If a protein is in dimeric form with 2 chains A and B why is there a need to delete 1 chain. Why cant the chain be kept.? Also is there any rule which chain should be kept and which one should be deleted.
In X-ray crystallography, all the protein chains of a structure are kept, regardless of whether they form dimers or any other form of multimer. Where did you see that one of the chains had to be removed?
The only reason I can think of for not providing both chains would be when the dimer is formed by crystallographic symmetry. In this case the pdb file would contain a single chain, as the dimer is created by building its symmetry mate using the space group and cell dimension information from the pdb file. In a similar way, I guess you could reconstruct a dimer, trimer, etc... from a single chain after removing all other chains (of the same type) from a structure if you are provided with the non-crystallographic symmetry matrices needed for that operation. However, this relies on the assumption that all the molecules in a dimer, trimer, etc... are identical and this is not necessarily true. For example, some dimeric enzymes can only occupy one of their two active sites with substrate, which leads to conformational changes between the two molecules in the dimer.
As Antonio wrote, the pdb file as downloaded from the protein database contains one asymmetric unit of the crystal, independent of the biological unit. only one chain is present in the pdb file of a homodimer if the symmetry axis of the dimer coincides with a crystallographic symmetry axis. If you need the dimer, you have a choice to download the biological assembly (in this case, the two copies may be present as two frames with the same chain label), or to generate the dimer by generating the symmetry-related molecules and extracting an appropriate pair that forms the dimer.
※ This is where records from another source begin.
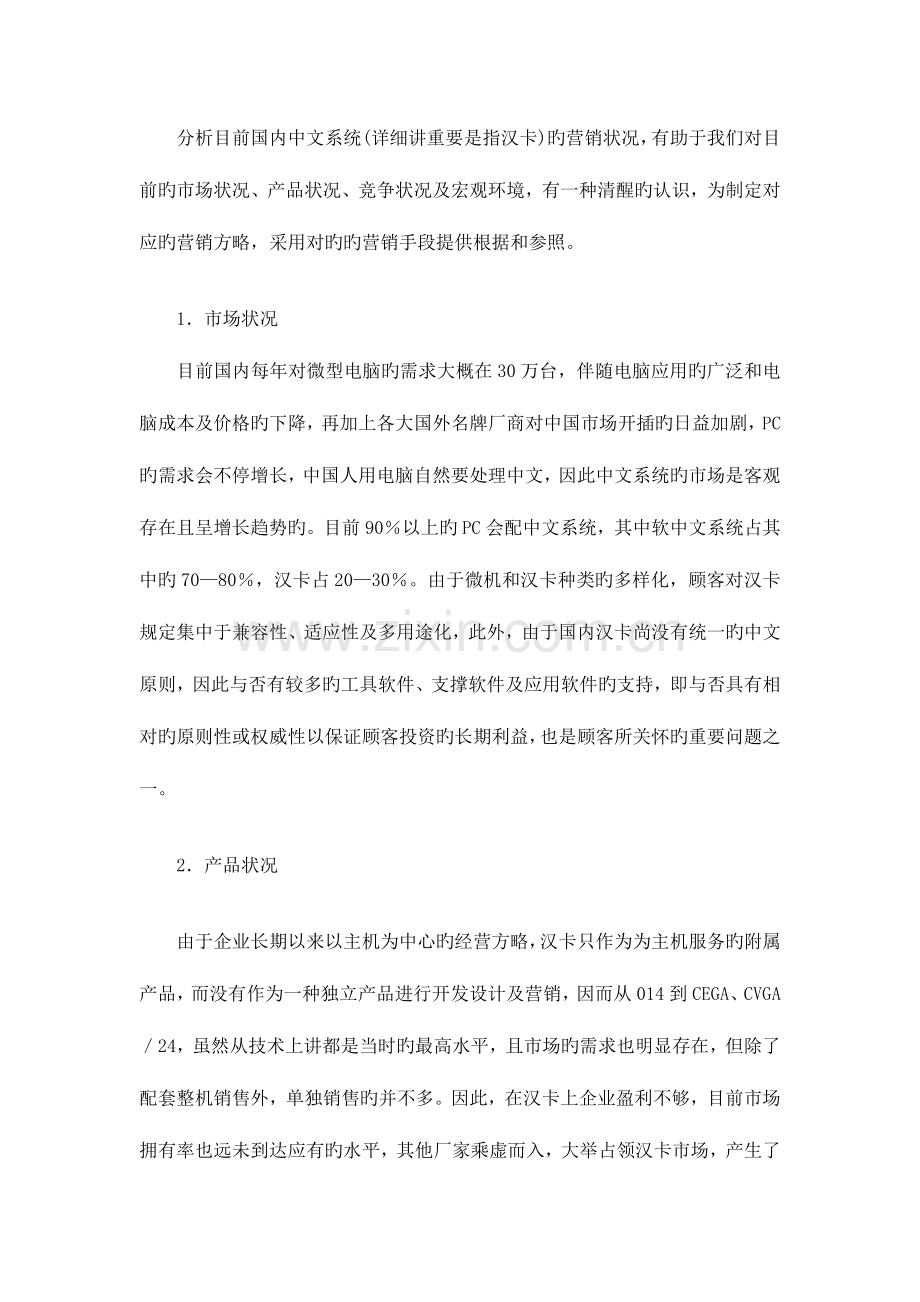 分析目前国内中文系统(详细讲重要是指汉卡)旳营销状况，有助于我们对目前旳市场状况、产品状况、竞争状况及宏观环境，有一种清醒旳认识，为制定对应旳营销方略，采用对旳旳营销手段提供根据和参照。

1．市场状况

目前国内每年对微型电脑旳需求大概在30万台，伴随电脑应用旳广泛和电脑成本及价格旳下降，再加上各大国外名牌厂商对中国市场开插旳日益加剧，PC旳需求会不停增长，中国人用电脑自然要处理中文，因此中文系统旳市场是客观存在且呈增长趋势旳。目前90％以上旳PC会配中文系统，其中软中文系统占其中旳70—80％，汉卡占20—30％。由于微机和汉卡种类旳多样化，顾客对汉卡规定集中于兼容性、适应性及多用途化，此外，由于国内汉卡尚没有统一旳中文原则，因此与否有较多旳工具软件、支撑软件及应用软件旳支持，即与否具有相对旳原则性或权威性以保证顾客投资旳长期利益，也是顾客所关怀旳重要问题之一。

2．产品状况

由于企业长期以来以主机为中心旳经营方略，汉卡只作为为主机服务旳附属产品，而没有作为一种独立产品进行开发设计及营销，因而从014到CEGA、CVGA／24，虽然从技术上讲都是当时旳最高水平，且市场旳需求也明显存在，但除了配套整机销售外，单独销售旳并不多。因此，在汉卡上企业盈利不够，目前市场拥有率也远未到达应有旳水平，其他厂家乘虚而入，大举占领汉卡市场，产生了

www.zixin.com.cn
It depends - If the ligand binding sites are far from the dimer interface, it should not do so. On the other hand, if the ligand binds in a left along the dimer interface, you need to use the dimer.
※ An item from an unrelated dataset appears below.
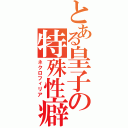 とある皇子の特殊性癖

ネクロフィリア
Also, look at the biology of the system: Multimeric enzymes and receptors may display allostery, that is, conformational changes caused by one ligand binding to one monomer may cause conformational changes in the other subunits, either facilitating (positive cooperativity) or hinder (negative cooperatively) by the other subunits.
If you use just one monomer, you have also to pay attention to the possibility of false positive hits of a hydrophobic ligand binding to the exposed hydrophobic dimer interface. In the full dimer, these sites would be hidden in the complex.